#### RECORDS FOR THIS TASK
##########

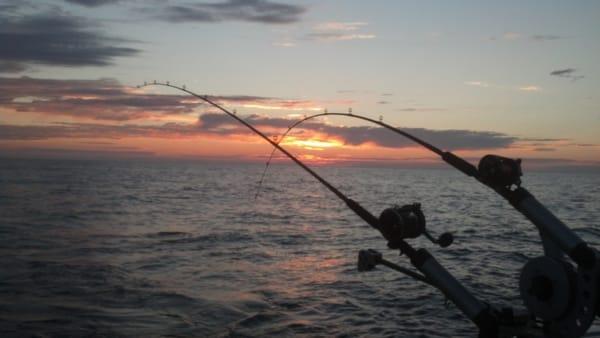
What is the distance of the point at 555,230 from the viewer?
14.3 feet

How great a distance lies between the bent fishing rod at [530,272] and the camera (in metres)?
4.20

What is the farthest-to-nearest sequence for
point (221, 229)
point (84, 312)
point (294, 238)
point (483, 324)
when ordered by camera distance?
point (221, 229) → point (294, 238) → point (84, 312) → point (483, 324)

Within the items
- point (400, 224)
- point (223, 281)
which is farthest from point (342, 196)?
point (223, 281)

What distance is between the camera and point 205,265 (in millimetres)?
15375

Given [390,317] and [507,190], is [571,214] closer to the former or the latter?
[390,317]

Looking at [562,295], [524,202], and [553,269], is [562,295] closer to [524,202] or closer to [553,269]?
[553,269]

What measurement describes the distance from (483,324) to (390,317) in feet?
20.6

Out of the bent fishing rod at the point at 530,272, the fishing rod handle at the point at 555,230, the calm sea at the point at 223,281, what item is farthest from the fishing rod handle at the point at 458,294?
the calm sea at the point at 223,281

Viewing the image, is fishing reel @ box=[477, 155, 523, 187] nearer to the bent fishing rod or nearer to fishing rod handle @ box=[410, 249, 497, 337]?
the bent fishing rod

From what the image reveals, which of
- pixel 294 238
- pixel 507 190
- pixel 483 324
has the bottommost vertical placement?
pixel 294 238

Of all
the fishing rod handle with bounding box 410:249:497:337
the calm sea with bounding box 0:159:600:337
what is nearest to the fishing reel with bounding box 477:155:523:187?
the fishing rod handle with bounding box 410:249:497:337

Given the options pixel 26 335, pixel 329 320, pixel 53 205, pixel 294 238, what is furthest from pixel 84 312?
pixel 53 205

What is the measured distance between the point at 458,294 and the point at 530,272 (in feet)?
2.39

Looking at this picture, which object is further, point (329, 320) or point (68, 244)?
point (68, 244)
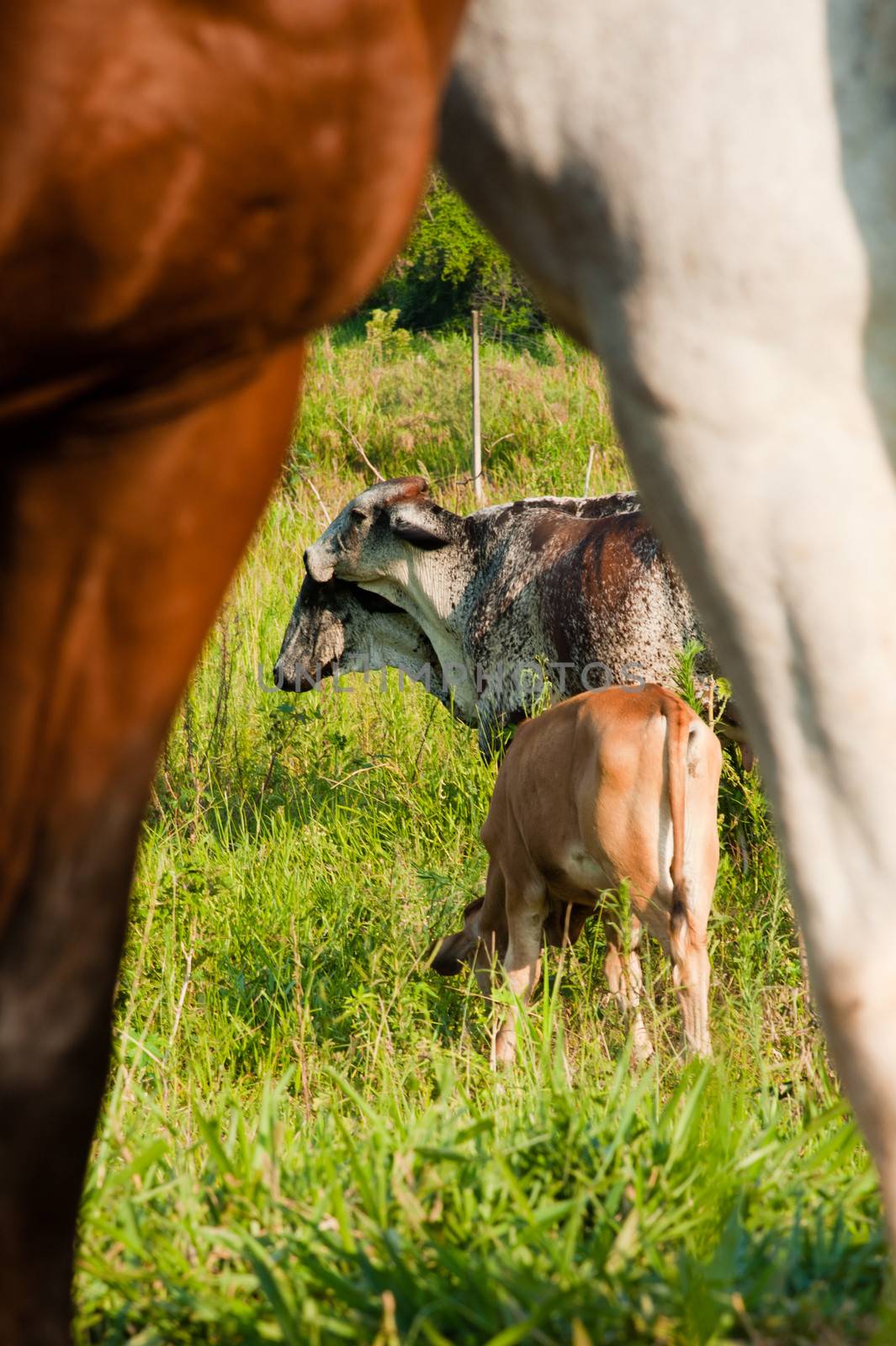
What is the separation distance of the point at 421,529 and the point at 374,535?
341 mm

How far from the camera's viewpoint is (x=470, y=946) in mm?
4934

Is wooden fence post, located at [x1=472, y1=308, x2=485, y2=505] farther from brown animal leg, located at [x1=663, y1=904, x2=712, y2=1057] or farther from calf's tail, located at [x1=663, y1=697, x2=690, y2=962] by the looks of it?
brown animal leg, located at [x1=663, y1=904, x2=712, y2=1057]

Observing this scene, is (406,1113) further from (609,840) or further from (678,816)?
(609,840)

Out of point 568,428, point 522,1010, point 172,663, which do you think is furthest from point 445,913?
point 568,428

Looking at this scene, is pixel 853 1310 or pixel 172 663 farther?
pixel 853 1310

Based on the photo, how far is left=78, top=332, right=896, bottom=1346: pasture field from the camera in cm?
135

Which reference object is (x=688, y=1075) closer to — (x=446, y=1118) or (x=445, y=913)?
(x=446, y=1118)

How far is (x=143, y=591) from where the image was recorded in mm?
831

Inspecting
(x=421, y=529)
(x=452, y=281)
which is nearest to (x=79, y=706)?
(x=421, y=529)

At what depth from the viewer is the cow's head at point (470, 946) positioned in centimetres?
474

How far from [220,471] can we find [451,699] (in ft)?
18.1

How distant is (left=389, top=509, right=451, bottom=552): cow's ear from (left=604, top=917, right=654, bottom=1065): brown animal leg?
7.08 feet

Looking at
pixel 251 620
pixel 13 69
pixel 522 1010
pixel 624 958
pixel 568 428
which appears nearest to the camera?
pixel 13 69

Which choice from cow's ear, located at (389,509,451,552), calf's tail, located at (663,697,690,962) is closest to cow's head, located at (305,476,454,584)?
cow's ear, located at (389,509,451,552)
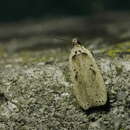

##########

#### WRITTEN REQUEST
Copy all of the lines above word for word, leaving out the pictures.

#### THE ANSWER
What is the distance of the point at 555,230 from the viewer?
14.3 feet

How great a distance lies between the bent fishing rod at [530,272] and the camera (in metres)?
4.20

What is the farthest-to-nearest sequence for
point (221, 229)
point (84, 312)
point (294, 238)
point (483, 324)
when ordered by camera distance?
point (221, 229) → point (294, 238) → point (84, 312) → point (483, 324)

Within the items
- point (400, 224)
- point (223, 281)
which is farthest from point (342, 196)?
point (223, 281)

What distance is between the camera and point 205,265 (in millimetres)?
15375

Given [390,317] and [507,190], is [571,214] closer to the former or the latter?
[390,317]

Looking at [562,295], [524,202], and [553,269], is [562,295] closer to [524,202] or closer to [553,269]?
[553,269]

What measurement describes the distance from (483,324) to (390,317) in feet?
20.6

Out of the bent fishing rod at the point at 530,272, the fishing rod handle at the point at 555,230, the calm sea at the point at 223,281, what item is farthest from the fishing rod handle at the point at 458,294?
the calm sea at the point at 223,281

Viewing the image, is fishing reel @ box=[477, 155, 523, 187] nearer to the bent fishing rod or nearer to fishing rod handle @ box=[410, 249, 497, 337]?
the bent fishing rod

From what the image reveals, which of
- pixel 294 238
- pixel 507 190
- pixel 483 324
has the bottommost vertical placement?
pixel 294 238

Of all
the fishing rod handle with bounding box 410:249:497:337
the calm sea with bounding box 0:159:600:337
what is nearest to the fishing reel with bounding box 477:155:523:187?
the fishing rod handle with bounding box 410:249:497:337

Given the options pixel 26 335, pixel 329 320, pixel 53 205, pixel 294 238, what is furthest from pixel 84 312?
pixel 53 205

What is the measured distance between the point at 458,294 and the point at 530,272 (in feet)?
2.39

Looking at this picture, which object is further, point (329, 320) or point (68, 244)?
point (68, 244)
What is the separation distance of the point at 421,529 and the point at 374,535?
341 mm

How far from the camera's viewpoint is (x=470, y=946) in mm?
4934

Is wooden fence post, located at [x1=472, y1=308, x2=485, y2=505] farther from brown animal leg, located at [x1=663, y1=904, x2=712, y2=1057] or farther from calf's tail, located at [x1=663, y1=697, x2=690, y2=962] by the looks of it?
brown animal leg, located at [x1=663, y1=904, x2=712, y2=1057]

Observing this scene, is (406,1113) further from (609,840) or further from (678,816)?
(609,840)

Out of point 568,428, point 522,1010, point 172,663, which do you think is furthest from point 445,913?
point 568,428

Looking at this scene, is pixel 853 1310 or pixel 172 663 farther?
pixel 853 1310

Based on the photo, how far is left=78, top=332, right=896, bottom=1346: pasture field from the camera in cm?
135

Which reference object is (x=688, y=1075) closer to — (x=446, y=1118) or (x=445, y=913)?
(x=446, y=1118)

How far is (x=143, y=591) from where the image was recorded in mm?
831

Inspecting
(x=421, y=529)
(x=452, y=281)
which is nearest to (x=79, y=706)?
(x=421, y=529)

At what depth from the viewer is the cow's head at point (470, 946) positioned in centimetres?
474

How far from [220,471] can we find [451,699] (in ft)?
18.1

How distant is (left=389, top=509, right=451, bottom=552): cow's ear from (left=604, top=917, right=654, bottom=1065): brown animal leg?
7.08 feet

Looking at
pixel 251 620
pixel 13 69
pixel 522 1010
pixel 624 958
pixel 568 428
which appears nearest to the camera?
pixel 13 69

Which choice from cow's ear, located at (389,509,451,552), calf's tail, located at (663,697,690,962) is closest to cow's head, located at (305,476,454,584)?
cow's ear, located at (389,509,451,552)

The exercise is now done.